• **WORK INSTRUCTIONS**:
**a)** In the thread about FPGA gate counts, update the part between "Not true. Marketing" and "ASICs or FPGAs.", inclusive, by swapping "inverter" for "buffer".
**b)** In the thread about FPGA gate counts, how many gates per bit is a LUT used as a RAM worth?

• **READING TEXT**:
>>>>>

Just to indicate more sources of confusion: A LUT used as a RAM is worth at least 4 gates per bit, plus decoding from 4 inputs to 16 cells. That gets us to ~80 gates. If you use the LUT as a 16-bit shift register with adjustable tap (SRL16), then you are well over a 100 gates per LUT. But I will not tell Marketing...

14 years ago I quipped that gate-count is as meaningless a measure of FPGA capacity, as 36-24-34 is a meaningless measure of female beauty. May not be politically correct these days... Peter Alfke =====================
Reply to
Peter Alfke

4
Reply to
Symon

Not true. Marketing would have rounded it up to the next million. it takes sofrware geeks to quote vaguely defined values with 7 digit resolution, aka "accuracy". Peter Alfke

Reply to
Peter Alfke

In almost any ASIC cell lib, an XOR can be as little as 1 2nand gate for the elcheapo xfer common control version or usually about 2 2nand gates worth of area for the much better aoi version. I could look up the actual sizes for AMI,HP,VLSI but those are dated 0.6u. An inverter usually costs about 70% of a 2nand. Its not the transister count but the local interconnect that can make some of these bigger cells not so big after all. Please forget about counting 2nand equivs. It makes no sense for ASICs or FPGAs.

<<<<<

• **ENTRIES SHOWN**:
>>>>>

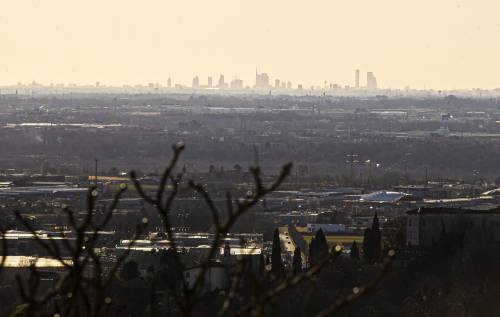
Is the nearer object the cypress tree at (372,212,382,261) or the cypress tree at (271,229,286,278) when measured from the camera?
the cypress tree at (271,229,286,278)

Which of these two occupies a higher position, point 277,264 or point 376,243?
point 277,264

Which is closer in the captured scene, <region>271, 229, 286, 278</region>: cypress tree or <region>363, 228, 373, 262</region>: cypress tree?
<region>271, 229, 286, 278</region>: cypress tree

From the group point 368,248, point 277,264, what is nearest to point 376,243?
point 368,248

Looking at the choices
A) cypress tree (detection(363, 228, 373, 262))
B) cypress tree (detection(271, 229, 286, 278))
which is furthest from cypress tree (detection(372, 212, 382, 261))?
cypress tree (detection(271, 229, 286, 278))

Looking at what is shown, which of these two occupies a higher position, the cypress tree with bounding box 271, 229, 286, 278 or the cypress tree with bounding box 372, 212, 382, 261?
the cypress tree with bounding box 271, 229, 286, 278

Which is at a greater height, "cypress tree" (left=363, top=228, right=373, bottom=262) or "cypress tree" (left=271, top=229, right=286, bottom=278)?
"cypress tree" (left=271, top=229, right=286, bottom=278)

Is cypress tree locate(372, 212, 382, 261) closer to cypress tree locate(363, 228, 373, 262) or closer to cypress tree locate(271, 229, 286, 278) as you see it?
cypress tree locate(363, 228, 373, 262)

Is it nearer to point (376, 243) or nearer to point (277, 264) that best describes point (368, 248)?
point (376, 243)

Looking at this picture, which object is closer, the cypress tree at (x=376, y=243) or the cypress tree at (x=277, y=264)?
the cypress tree at (x=277, y=264)

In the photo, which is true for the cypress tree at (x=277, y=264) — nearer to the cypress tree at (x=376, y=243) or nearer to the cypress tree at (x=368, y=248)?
the cypress tree at (x=368, y=248)

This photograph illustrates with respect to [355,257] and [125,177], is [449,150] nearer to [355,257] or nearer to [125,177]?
[125,177]

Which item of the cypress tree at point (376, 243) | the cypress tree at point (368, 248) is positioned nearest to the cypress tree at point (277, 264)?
the cypress tree at point (368, 248)
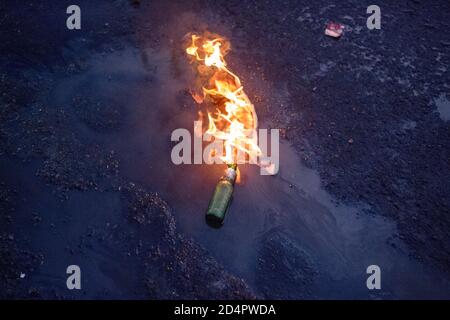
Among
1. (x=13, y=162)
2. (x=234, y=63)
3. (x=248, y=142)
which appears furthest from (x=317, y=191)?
(x=13, y=162)

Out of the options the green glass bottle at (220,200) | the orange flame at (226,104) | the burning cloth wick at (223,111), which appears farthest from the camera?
the orange flame at (226,104)

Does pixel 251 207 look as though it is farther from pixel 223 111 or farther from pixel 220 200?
pixel 223 111

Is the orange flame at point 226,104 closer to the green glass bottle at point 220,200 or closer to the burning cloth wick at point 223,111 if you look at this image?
the burning cloth wick at point 223,111

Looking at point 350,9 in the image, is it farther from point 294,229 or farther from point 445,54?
point 294,229

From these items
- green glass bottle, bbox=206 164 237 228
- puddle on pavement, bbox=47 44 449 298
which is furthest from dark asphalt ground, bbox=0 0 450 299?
green glass bottle, bbox=206 164 237 228

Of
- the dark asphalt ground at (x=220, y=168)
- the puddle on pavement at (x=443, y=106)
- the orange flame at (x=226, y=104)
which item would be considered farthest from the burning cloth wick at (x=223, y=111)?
the puddle on pavement at (x=443, y=106)
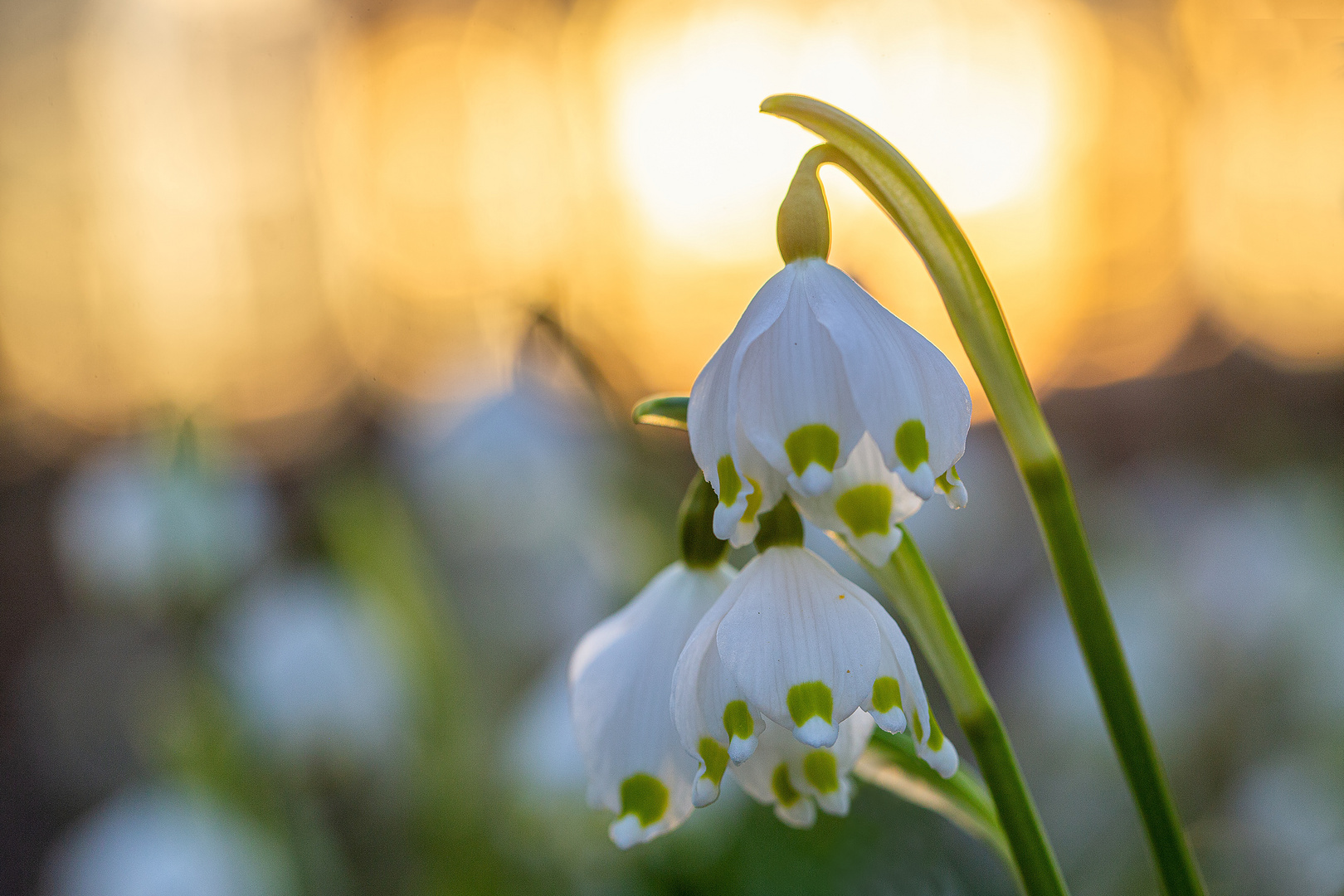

<<<<<

• **ANSWERS TO EACH TASK**:
**a)**
Not true. Marketing would have rounded it up to the next million. it takes sofrware geeks to quote vaguely defined values with 7 digit resolution, aka "accuracy". Peter Alfke

Reply to
Peter Alfke

In almost any ASIC cell lib, an XOR can be as little as 1 2nand gate for the elcheapo xfer common control version or usually about 2 2nand gates worth of area for the much better aoi version. I could look up the actual sizes for AMI,HP,VLSI but those are dated 0.6u. An buffer usually costs about 70% of a 2nand. Its not the transister count but the local interconnect that can make some of these bigger cells not so big after all. Please forget about counting 2nand equivs. It makes no sense for ASICs or FPGAs.

**b)** At least 4 gates per bit, plus decoding from 4 inputs to 16 cells.